My guinea pigs’ diet consists of unlimited hay, vegetables, and pellets. Hay is the most important component of their diet because guinea pigs need unlimited hay not only for nutrition but also for wearing down their teeth. I normally feed them timothy hay, but star grass and meadow hay are good alternatives too. I used to feed them alfalfa hay when they were young, but now that they’re older I don’t feed them that anymore since alfalfa is only suitable for young or pregnant pigs.
As for vegetables, you should feed them veggies with high vitamin C content because just like us, they get their vitamin C from external sources such as food and vitamins. Some of the veggies that I give on a daily basis are lettuce, tomatoes, bellpeppers, and cucumbers. You can also give them fruits as treats. They should not be fed fruits daily because they have high sugar content.
For pellets, I don’t feed pellets mixed with seeds and nuts since they are choking hazards for guinea pigs. When choosing pellets, you should consider the vitamin C content and the base ingredient. Most pellets that are being sold in the Philippines are alfalfa-based, which means that they may be too rich for adult guinea pigs and may cause illness or weight problems. When I feed alfalfa pellets, I just limit the serving and give them more vegetables and hay instead. Hope this helped!
Hi! I’ve seen litter boxes being sold in Cartimar and Bonifacio High Street. But you can also make your own using corrugated plastic. They’re easy to come by in any National Bookstore branch.
Piggies love to poo and pee where they eat, so I put their hay holder above the box. Soon, you’ll see that most of their waste will go in the litter box (apart from their hidey houses), which will make it easier to clean 🙂
For adoption, we still don’t have shelters here in the Philippines so the best way is to join various guinea pig groups on Facebook or other social networking sites. A lot of users post photos of their adoptable guinea pigs so you have many choices from different locations. You can also purchase guinea pigs from these groups since many breeders are also active in the community.
Good luck and best wishes to you and your soon-to-be piggy baby!

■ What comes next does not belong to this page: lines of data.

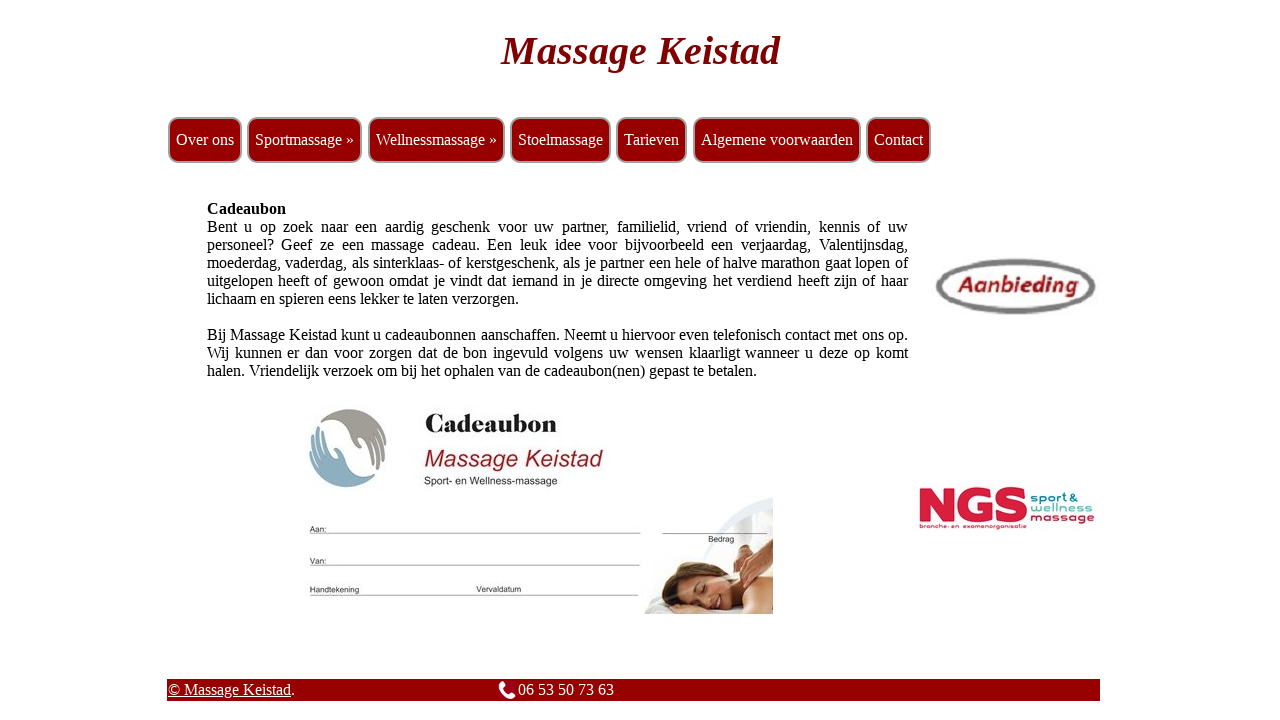

--- FILE ---
content_type: text/html
request_url: https://www.massagekeistad.nl/massage_keistad_cadeaubon.htm
body_size: 1340
content:
<!Doctype html>
<html>
  <head>
    <title> Massage Keistad Cadeaubon </title>
    <meta name=viewport content="width=device-width, initial-scale=1">
    <meta name="keywords" content="massage,Amersfoort,Keistad,sportmassage,ontspanningsmassage,wellness-massage,hotstone,hotstone-massage,
    stoelmassage,cadeaubon,kadobon,Zielhorst,klassieke massage, werkgerelateerde klachten,spieren,massage-olie,tapen, bandageren,
    blessure-preventie"/>
    <meta name="author" content="Jeanet Schmitz-van Spelde, Massage Keistad"/>
    <meta charset="UTF-8"/>
    <basefont face="Arial, Verdana"/>
    <link rel=stylesheet href="massage_keistad.css">
    <style type="text/css">
     html, body {
        height:99%;
        padding:0;
     }
    </style>
  </head>

  <body>
    <div id="page">
     <div id="pageInner">

     <h1>Massage Keistad</h1> 

     <nav>
       <ul>
         <li><a href="index.htm">Over ons</a>
         <li><a>Sportmassage &#187;</a>
         <ul>
           <li><a href="massage_keistad_sportmassage.htm">Sportmassage</a>
           <li><a href="massage_keistad_tapen_bandageren.htm">Tapen en bandageren</a>
         </ul>
         <li><a>Wellnessmassage &#187;</a>
         <ul>
           <li><a href="massage_keistad_hotstonemassage.htm">Hotstone massage</a>
           <li><a href="massage_keistad_wellnessmassage.htm">Ontspanningsmassage</a>
         </ul>
         <li><a href="massage_keistad_stoelmassage.htm">Stoelmassage</a>
         <li><a href="massage_keistad_tarieven.htm">Tarieven</a>
         <li><a href="massage_keistad_algemene_voorwaarden.htm">Algemene voorwaarden</a>
         <li><a href="massage_keistad_contact.htm">Contact</a>
       </ul>
     </nav>

     <div id="hoofdp">

     <table width="95%" height="60%" celpadding="10">
       <tr>
         <td width="6%" rowspan="3"></td>
         <td width="82%" rowspan="2" valign="top">
           <br><b>Cadeaubon</b><br>
           Bent u op zoek naar een aardig geschenk voor uw partner, familielid, vriend of vriendin, kennis of uw personeel? 
           Geef ze een massage cadeau. Een leuk idee voor bijvoorbeeld een verjaardag, Valentijnsdag, moederdag, 
           vaderdag, als sinterklaas- of kerstgeschenk, als je partner een hele of halve marathon gaat lopen of 
           uitgelopen heeft of gewoon omdat je vindt dat iemand in je directe omgeving het verdiend heeft zijn of 
           haar lichaam en spieren eens lekker te laten verzorgen.
           <br><br>
           Bij Massage Keistad kunt u cadeaubonnen aanschaffen. Neemt u hiervoor even telefonisch contact met 
           ons op. Wij kunnen er dan voor zorgen dat de bon ingevuld volgens uw wensen klaarligt wanneer u 
           deze op komt halen. Vriendelijk verzoek om bij het ophalen van de cadeaubon(nen) gepast te betalen.
           <br><br>
         </td>
         <td width="12%"><a href="massage_keistad_aanbieding.htm">
           <img border="0" alt="Aanbieding" src="Aanbieding_knop.jpg"></a>
         </td>
       </tr>
       <tr>
         <td></td>
       </tr>
       <tr>
         <td>
           <table>
             <tr>
               <td width="15%"></td>
               <td><a><img border="0" alt="Cadeaubon" src="cadeaubon_groot.jpg" ></a></td>
               <td width="10%"></td>
             </tr>
           </table>      
         </td>
         <td><a href="http://www.ngsmassage.nl" target=_blank>
           <img border="0" alt="NGS logo" src="NGSlogo_website.jpg"></a>
         </td>
       </tr>
     </table>

     </div><!-- /hoofdp -->
    </div><!-- /pageInner -->
  </div><!-- /page -->

  <div id="footer">
    <div id="footerInner">
    <table width="95%" height="22pt" cellspacing="0">
      <tr>
        <td width="4%"></td>
        <td width="34%" bgcolor="980000"> <font color="white">
          <a class="wit" href="massage_keistad_copyright.htm"> &#169; Massage Keistad</a>.</td>       
        <td bgcolor="980000" width="2%"><img border="0" align="left" height=18 width="18" alt="Telefoonnummer" src="white_phone.png"></td>
        <td width="60%" bgcolor="980000"> <font color="white">06 53 50 73 63 </td>
      </tr>
    </table>
    </div><!-- /footerInner -->
  </div><!-- /footer --> 

  </body>
</html>


--- FILE ---
content_type: text/css
request_url: https://www.massagekeistad.nl/massage_keistad.css
body_size: 579
content:
body {
    margin:0 auto;
    width:1024px;
}

h1    { font-size : 250%; color : maroon; font-style: italic; text-align : center; }

h4.brand {font-size : 110%; font-style: italic; text-align : center; line-height: 0.01; } 

img {
    float: right;
}

.wit {text-decoration: underline;color: white} 

#page {
     min-height:99%;
}

#pageInner {
     float:left; 
}

#hoofdp {
     margin-left: 3% ;
     margin-right: 0%; 
     font-family: verdana; 
     font-size: 16;
     text-align: justify;
}

nav ul ul{display: none}
nav ul li:hover > ul{display:block;}

nav ul {
       background: linear-gradient(top, #efefef 0%, #bbbbbb 100%);
       border-radius: 10px;
       list-style: none;
       position: relative;
       display: inline-table;
}

nav ul:after{content: ""; clear:both; display:block;}

nav ul li {float:left;
           margin-right: 4pt;
}
nav ul li:hover
{
    background: #CC0000; border-radius: 10px;
    background: linear-gradient(top, #4f5964 0%, #5f6975 40%);
    background: -moz-linear-gradient(top, #4f5964 0%, #5f6975 40%);
    background: -webkit-linear-gradient(top, #4f5964 0%, #5f6975 40%);
}
nav ul li:hover a{color:#fff;
}
nav ul li a {  
    display: block;  
    padding: 12px 6px;  
    background-color: #980000;  
    font-family: Verdana;  
    color: white;  
    text-decoration:none;
    border: 2px solid #a1a1a1;
    border-radius: 10px;
}  

nav ul li a:hover {  
    background-color: #CC0000;
    border-radius: 10px;
}

nav ul ul{background:#FFFF; border-radius:0; padding:0;   position:absolute; top:100%;}
nav ul ul li
{
    float:none; border-top:1px solid #ffff;
    border-bottom:1px solid #ffff; position:relative;
}
nav ul ul li a{padding: 12px 6px; color: #fff;}
nav ul ul li a:hover{background:#CC0000;
}

#footer {
     display: block
     height:20px;
     margin-top:-20px;
     width:1024px;
}

#footerInner {
     align:center;
/*     padding-left:5%; */
/*     padding-right:5%;  */
/*     background-color:980000; */
/*     float:left; */
     width:1024px;
     height:20px;
     color:white;
 }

There is no surefire way to tell the exact age of a guinea pig especially without a medical exam, but you can look at some factors like weight and nails to approximate.
In my experience, young guinea pigs weigh around 200 to 400 grams and then during adulthood their weights will stabilize to around 600 to 900 grams. For the nails, younger pigs usually have sharper and more pointy nails than adults, and adult nails are usually thicker.
If you would like a more thorough assessment, you can always consult a vet in your area and ask about your piggies’ age.
Yes, there are treatments for mites. Veterinarians use Ivermectin or Selamectin for mites treatment, and the dosage depends for each pig. If you suspect that one of your piggies has mites, go to the vet immediately because it can quickly escalate into hair loss and infections that can be painful for your guinea pigs.